How to grep multi line string with new line characters or tab characters or spaces

Question

My test file has text like:

> cat test.txt
new dummy("test1", random1).foo("bar1");
new dummy("
        test2", random2);
new dummy("test3", random3).foo("bar3");
new dummy = dummy(
            "test4", random4).foo("bar4");

I am trying to match all single lines ending with semicolon (;) and having text "dummy(". Then I need to extract the string present in the double quotes inside dummy. I have come up with the following command, but it matches only the first and third statement.

> perl -ne 'print if /dummy/ .. /;/' test.txt | grep -oP 'dummy\((.|\n)*,'
dummy("test1",
dummy("test3",

With -o flag I expected to extract string between the double quotes inside dummy. But that is also not working. Can you please give me an idea on how to proceed?

Expected output is:

test1
test2
test3
test4

Some of the below answers work for basic file structures. If lines contains more than 1 new line characters, then code breaks. e.g. Input text files with more new line characters:

new dummy("test1", random1).foo("bar1");
new dummy("
        test2", random2);
new dummy("test3", random3).foo("bar3");
new dummy = dummy(
            "test4", random4).foo("bar4");
new dummy("test5",
        random5).foo("bar5");
new dummy("test6", random6).foo(
        "bar6");
new dummy("test7", random7).foo("
        bar7");

I referred to following SO links:

How to give a pattern for new line in grep?

how to grep multiple lines until ; (semicolon)

For irregular quoted fields, you might like to have a look at `quotewords` from the core module [`Text::ParseWords`](https://perldoc.perl.org/Text::ParseWords). — TLP, Apr 14 '22 at 18:11

glenn jackman · Accepted Answer · 2022-04-14T17:38:58.407

3

@TLP was pretty close:

perl -0777 -nE 'say for map {s/^\s+|\s+$//gr} /\bdummy\(\s*"(.+?)"/gs' test.txt

test1
test2

Using

-0777 to slurp the file in as a single string
/\bdummy\(\s*"(.+?)"/gs finds all the quoted string content after "dummy(" (with optional whitespace before the opening quote)
- the s flag allows . to match newlines.
- any string containing escaped double quotes will break this regex
map {s/^\s+|\s+$//gr} trims leading/trailing whitespace from each string.

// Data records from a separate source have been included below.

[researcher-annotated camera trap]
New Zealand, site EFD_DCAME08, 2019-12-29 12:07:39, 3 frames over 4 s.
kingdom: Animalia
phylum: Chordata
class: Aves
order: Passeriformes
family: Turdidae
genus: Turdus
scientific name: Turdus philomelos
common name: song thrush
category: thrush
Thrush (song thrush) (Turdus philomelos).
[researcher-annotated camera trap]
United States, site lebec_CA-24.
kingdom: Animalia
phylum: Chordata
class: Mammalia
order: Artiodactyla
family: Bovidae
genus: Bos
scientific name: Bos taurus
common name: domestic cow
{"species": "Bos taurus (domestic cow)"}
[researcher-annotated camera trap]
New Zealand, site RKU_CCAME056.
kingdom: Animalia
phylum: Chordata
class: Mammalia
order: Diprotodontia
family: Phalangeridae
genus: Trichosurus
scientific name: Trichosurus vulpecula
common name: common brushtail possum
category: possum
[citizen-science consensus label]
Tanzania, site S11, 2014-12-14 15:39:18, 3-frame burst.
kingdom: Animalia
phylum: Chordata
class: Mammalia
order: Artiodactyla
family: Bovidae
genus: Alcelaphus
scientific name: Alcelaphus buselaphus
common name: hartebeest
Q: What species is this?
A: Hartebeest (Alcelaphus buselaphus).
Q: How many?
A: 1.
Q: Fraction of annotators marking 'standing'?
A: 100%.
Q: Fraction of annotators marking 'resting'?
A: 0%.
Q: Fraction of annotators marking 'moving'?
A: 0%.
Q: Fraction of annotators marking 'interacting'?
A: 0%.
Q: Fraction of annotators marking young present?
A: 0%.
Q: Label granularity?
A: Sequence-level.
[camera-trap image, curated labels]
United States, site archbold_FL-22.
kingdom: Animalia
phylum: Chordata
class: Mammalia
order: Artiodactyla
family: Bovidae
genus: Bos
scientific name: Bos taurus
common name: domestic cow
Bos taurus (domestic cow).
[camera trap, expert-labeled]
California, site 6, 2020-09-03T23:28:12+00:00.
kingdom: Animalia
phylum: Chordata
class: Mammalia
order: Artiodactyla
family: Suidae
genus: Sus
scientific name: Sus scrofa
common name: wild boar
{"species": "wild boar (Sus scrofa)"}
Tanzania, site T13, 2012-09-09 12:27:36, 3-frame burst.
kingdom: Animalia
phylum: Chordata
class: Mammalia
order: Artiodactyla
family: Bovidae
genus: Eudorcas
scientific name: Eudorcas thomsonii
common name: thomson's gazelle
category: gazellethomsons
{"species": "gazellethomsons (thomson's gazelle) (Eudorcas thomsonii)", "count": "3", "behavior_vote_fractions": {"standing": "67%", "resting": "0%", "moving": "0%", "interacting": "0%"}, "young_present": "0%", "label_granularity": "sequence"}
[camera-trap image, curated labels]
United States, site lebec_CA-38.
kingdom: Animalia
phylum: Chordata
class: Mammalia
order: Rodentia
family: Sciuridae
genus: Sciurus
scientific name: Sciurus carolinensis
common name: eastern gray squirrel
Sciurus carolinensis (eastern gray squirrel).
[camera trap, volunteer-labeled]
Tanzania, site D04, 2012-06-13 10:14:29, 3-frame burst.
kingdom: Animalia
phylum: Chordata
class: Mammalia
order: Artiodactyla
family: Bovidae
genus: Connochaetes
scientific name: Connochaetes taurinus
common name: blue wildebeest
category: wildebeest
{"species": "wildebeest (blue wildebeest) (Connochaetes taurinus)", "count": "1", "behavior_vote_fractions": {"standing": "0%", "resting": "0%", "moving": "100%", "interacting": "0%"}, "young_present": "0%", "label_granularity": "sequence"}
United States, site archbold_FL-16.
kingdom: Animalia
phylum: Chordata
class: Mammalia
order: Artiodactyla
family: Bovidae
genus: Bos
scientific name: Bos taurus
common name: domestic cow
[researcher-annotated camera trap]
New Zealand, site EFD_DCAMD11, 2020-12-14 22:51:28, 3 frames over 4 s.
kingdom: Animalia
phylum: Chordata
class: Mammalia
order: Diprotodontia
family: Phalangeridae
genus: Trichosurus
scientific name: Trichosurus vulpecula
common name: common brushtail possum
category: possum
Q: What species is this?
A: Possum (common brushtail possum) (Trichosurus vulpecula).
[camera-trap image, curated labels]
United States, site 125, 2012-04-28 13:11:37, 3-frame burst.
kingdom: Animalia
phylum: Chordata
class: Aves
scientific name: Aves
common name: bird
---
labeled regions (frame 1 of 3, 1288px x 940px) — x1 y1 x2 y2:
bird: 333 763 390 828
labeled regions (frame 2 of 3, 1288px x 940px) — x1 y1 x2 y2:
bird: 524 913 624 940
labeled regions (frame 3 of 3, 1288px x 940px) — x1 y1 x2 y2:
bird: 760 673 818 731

edited Apr 14 '22 at 17:38

answered Apr 14 '22 at 16:47

glenn jackman

238,783
38
220
352

Thank you so much! It almost works. :) When value to be extracted including the double quotes is on new line, it doesn't work. I have updated my question with the scenario of "test4". How can we match this additional scenario? – user613114 Apr 14 '22 at 16:57

anubhava · Answer 2 · 2022-04-14T17:22:13.867

3

This perl should work:

perl -0777 -pe 's/(?m)^[^(]* dummy\(\s*"\s*([^"]+).*/$1/g' file

test1
test2
test3
test4

Following gnu-grep + tr should also work:

grep -zoP '[^(]* dummy\(\s*"\s*\K[^"]+"' file | tr '"' '\n'

test1
test2
test3
test4

edited Apr 14 '22 at 17:22

answered Apr 14 '22 at 16:59

anubhava

761,203
64
569
643

score 2 · Answer 3 · answered Apr 15 '22 at 02:35

2

With your shown samples, please try following awk code, written and tested in GNU awk.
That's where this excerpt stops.